[Problem to solve] Your task is to copy the listing exactly, with the pictures left out.

[Provided records]
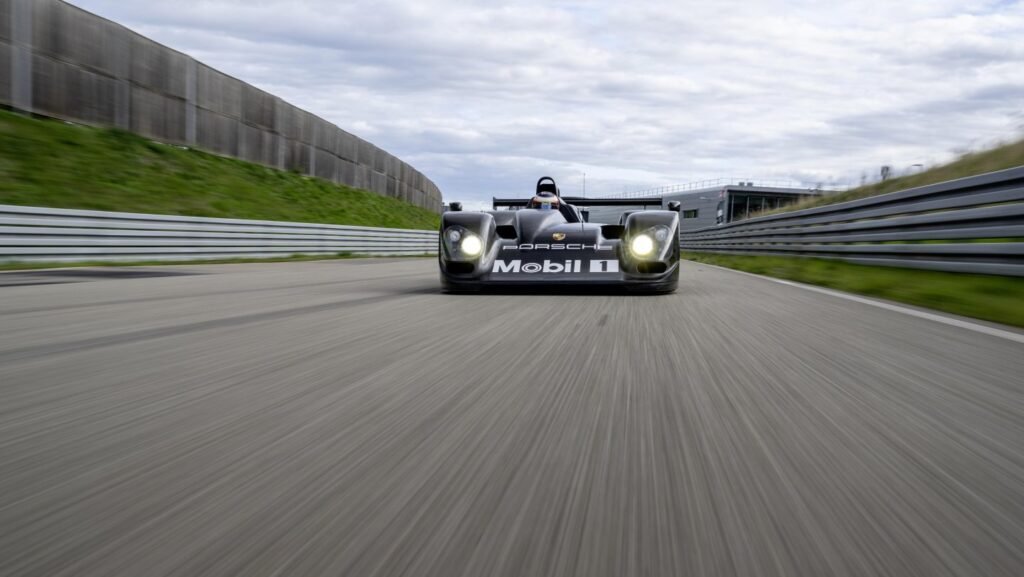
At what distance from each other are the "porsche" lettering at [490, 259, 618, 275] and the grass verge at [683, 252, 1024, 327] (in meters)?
2.73

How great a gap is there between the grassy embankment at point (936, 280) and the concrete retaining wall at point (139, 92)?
672 inches

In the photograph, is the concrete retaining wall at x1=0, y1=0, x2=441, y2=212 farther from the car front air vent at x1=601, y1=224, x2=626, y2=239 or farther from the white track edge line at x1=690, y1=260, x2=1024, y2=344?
the white track edge line at x1=690, y1=260, x2=1024, y2=344

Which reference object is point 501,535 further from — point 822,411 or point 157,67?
point 157,67

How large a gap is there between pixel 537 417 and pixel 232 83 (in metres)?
27.3

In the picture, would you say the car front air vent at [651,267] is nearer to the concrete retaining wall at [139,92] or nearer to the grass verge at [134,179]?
the grass verge at [134,179]

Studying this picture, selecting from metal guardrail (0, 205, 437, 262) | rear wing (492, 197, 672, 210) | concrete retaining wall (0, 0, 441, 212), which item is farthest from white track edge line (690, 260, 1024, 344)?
concrete retaining wall (0, 0, 441, 212)

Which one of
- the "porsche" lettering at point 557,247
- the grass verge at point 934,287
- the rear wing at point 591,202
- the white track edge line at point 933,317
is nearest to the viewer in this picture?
the white track edge line at point 933,317

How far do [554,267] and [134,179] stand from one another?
17.4m

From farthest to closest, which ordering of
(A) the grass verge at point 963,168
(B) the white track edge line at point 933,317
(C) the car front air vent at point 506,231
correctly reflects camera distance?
(A) the grass verge at point 963,168
(C) the car front air vent at point 506,231
(B) the white track edge line at point 933,317

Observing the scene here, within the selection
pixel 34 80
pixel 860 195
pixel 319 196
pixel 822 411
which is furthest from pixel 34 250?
pixel 319 196

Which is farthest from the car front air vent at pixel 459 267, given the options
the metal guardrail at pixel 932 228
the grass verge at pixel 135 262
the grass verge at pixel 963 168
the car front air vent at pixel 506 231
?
the grass verge at pixel 963 168

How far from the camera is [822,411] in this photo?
113 inches

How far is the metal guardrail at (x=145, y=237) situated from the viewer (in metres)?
11.9

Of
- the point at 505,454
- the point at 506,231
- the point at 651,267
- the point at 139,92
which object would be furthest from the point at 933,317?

[Task result]
At what distance from each other are the "porsche" lettering at [490, 259, 618, 275] and the grass verge at [683, 252, 1024, 327] (in meters)?
2.73

How great a gap is there between the grassy embankment at point (936, 280) and the concrete retaining wall at point (139, 92)?
672 inches

In the photograph, is the concrete retaining wall at x1=0, y1=0, x2=441, y2=212 farther from the car front air vent at x1=601, y1=224, x2=626, y2=239 or farther from the white track edge line at x1=690, y1=260, x2=1024, y2=344?
the white track edge line at x1=690, y1=260, x2=1024, y2=344

Which reference object is point 501,535 further from — point 822,411 or point 157,67?
point 157,67

How large a gap is there between pixel 537 417 and pixel 232 83 (in metres)?
27.3

In the picture, would you say the car front air vent at [651,267] is nearer to the concrete retaining wall at [139,92] or nearer to the grass verge at [134,179]?
the grass verge at [134,179]

Studying this picture, selecting from metal guardrail (0, 205, 437, 262) | rear wing (492, 197, 672, 210) | concrete retaining wall (0, 0, 441, 212), which item is farthest from white track edge line (690, 260, 1024, 344)?
concrete retaining wall (0, 0, 441, 212)

Which one of
- the "porsche" lettering at point 557,247
- the grass verge at point 934,287
- the rear wing at point 591,202
- the white track edge line at point 933,317
is nearest to the viewer in this picture?
the white track edge line at point 933,317

How far do [554,267] and [134,179] stand from one another?
17.4m

From farthest to closest, which ordering of
(A) the grass verge at point 963,168
(B) the white track edge line at point 933,317
(C) the car front air vent at point 506,231
correctly reflects camera distance?
(A) the grass verge at point 963,168
(C) the car front air vent at point 506,231
(B) the white track edge line at point 933,317

Observing the scene here, within the selection
pixel 34 80
pixel 860 195
pixel 319 196
pixel 822 411
which is furthest from pixel 34 250?
pixel 319 196

Which is farthest from the car front air vent at pixel 459 267, given the options
the metal guardrail at pixel 932 228
the grass verge at pixel 135 262
the grass verge at pixel 963 168
the car front air vent at pixel 506 231
?
the grass verge at pixel 963 168

How far from the camera is [822,411] in this photo?
113 inches

How far is the metal guardrail at (x=145, y=237) situated from the viewer (in metres)?
11.9

Of
- the point at 505,454
- the point at 506,231
- the point at 651,267
- the point at 139,92
which object would be furthest from the point at 933,317?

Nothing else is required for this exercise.